## Passage shown
Who is a real poet according to you?
A real poet is one who has the capacity to express himself with intensity of vision, intensity of word and intensity of rhythm. These three intensities in whatever degree are required to make a poem a poem; otherwise it is at best some kind of very efficient verse. But there are various types of poetry, one must admit. A true poem can be about anything but in all poetry there is a spiritual force at work; it can work directly and it can work indirectly. Mere belief in God will not do, your every line must move like a god. Then whether you believe in God or do not, it does not matter so far as poetry is concerned. You have to write from some inner source—that is all. Of course, the crowning phase in the history of poetry is a varied expression of spirituality, as in Savitri.
What are you working on now?
There are three or four things I am doing now. A lot of my time is spent on discussing the problems of the Critical Edition of Savitri, because various questions are raised and one has to come to some kind of working conclusion. Another thing is that I want to put all my unpublished books in order, there are about 18 unpublished books so they should be ready for publication before I decide to say good-bye. Otherwise they might be chaos. Another job is to complete a series of researched I have undertaken in ancient Indian history. Two books of mine have already come out on this subject and a third book which is the longest, about 700 printed pages, and I hope the best, as well as the last, is shortly due. I have also plenty of significant correspondence to attend to. And of course there is Mother India on my hands. Every month I have produced it for nearly forty years, we have never failed our date. Formerly Mother India used to be partly concerned with political themes but then The Mother said: “I’m bored with politics.” So we made Mother India a purely cultural magazine.

## Data block
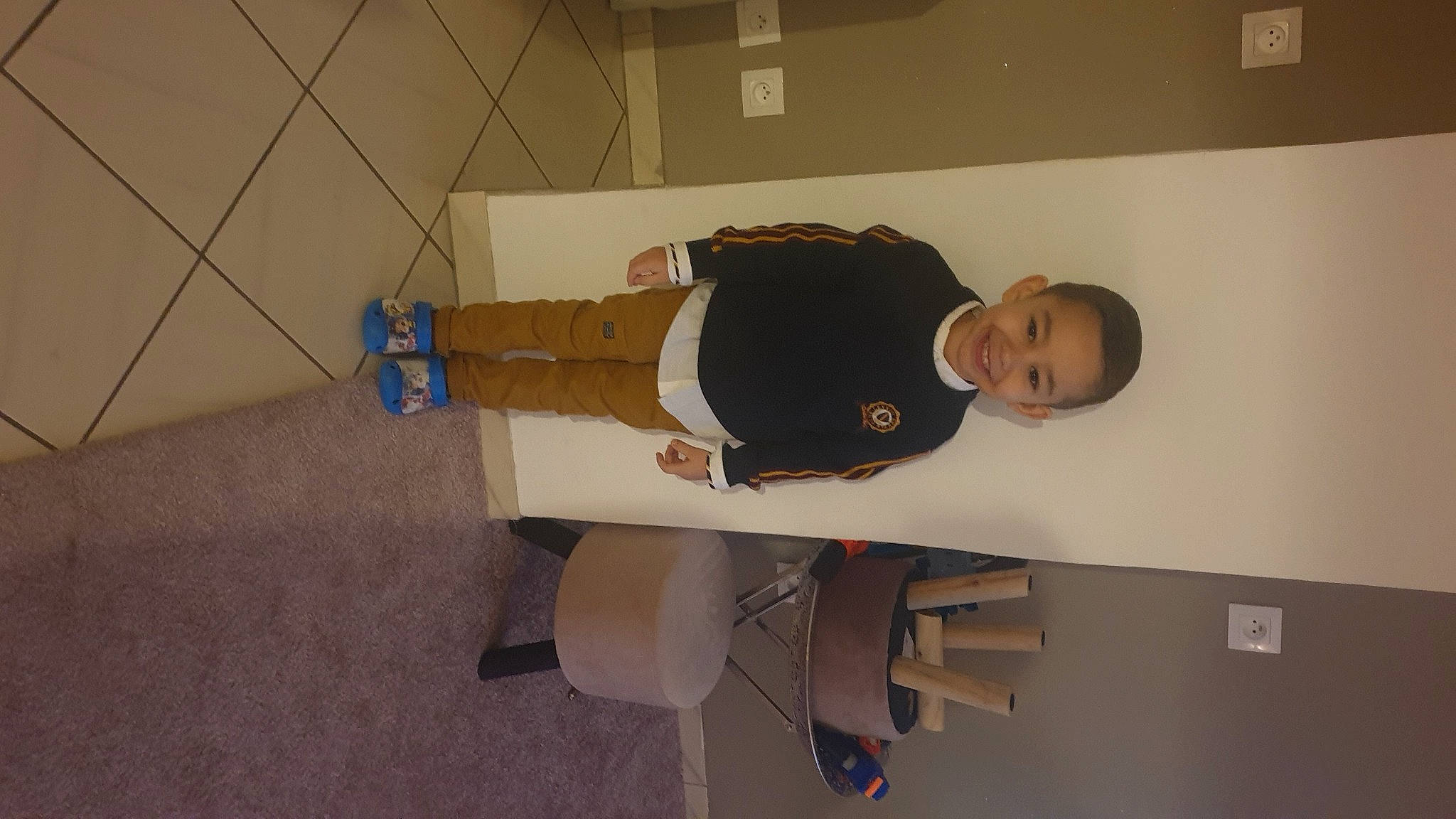 Adem a rejoint le concours — aidez-le/la à gagner de superbes lots ! child, collar, elbow, flooring, hardwood, joy, khaki_pants, paper_product, person, room, walking_shoe, wood, wrist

## Problem to work on
Reproduce the stretch of the interview from "Who is a real" through "as in Savitri." without any changes.

## Exercise result
Who is a real poet according to you?
A real poet is one who has the capacity to express himself with intensity of vision, intensity of word and intensity of rhythm. These three intensities in whatever degree are required to make a poem a poem; otherwise it is at best some kind of very efficient verse. But there are various types of poetry, one must admit. A true poem can be about anything but in all poetry there is a spiritual force at work; it can work directly and it can work indirectly. Mere belief in God will not do, your every line must move like a god. Then whether you believe in God or do not, it does not matter so far as poetry is concerned. You have to write from some inner source—that is all. Of course, the crowning phase in the history of poetry is a varied expression of spirituality, as in Savitri.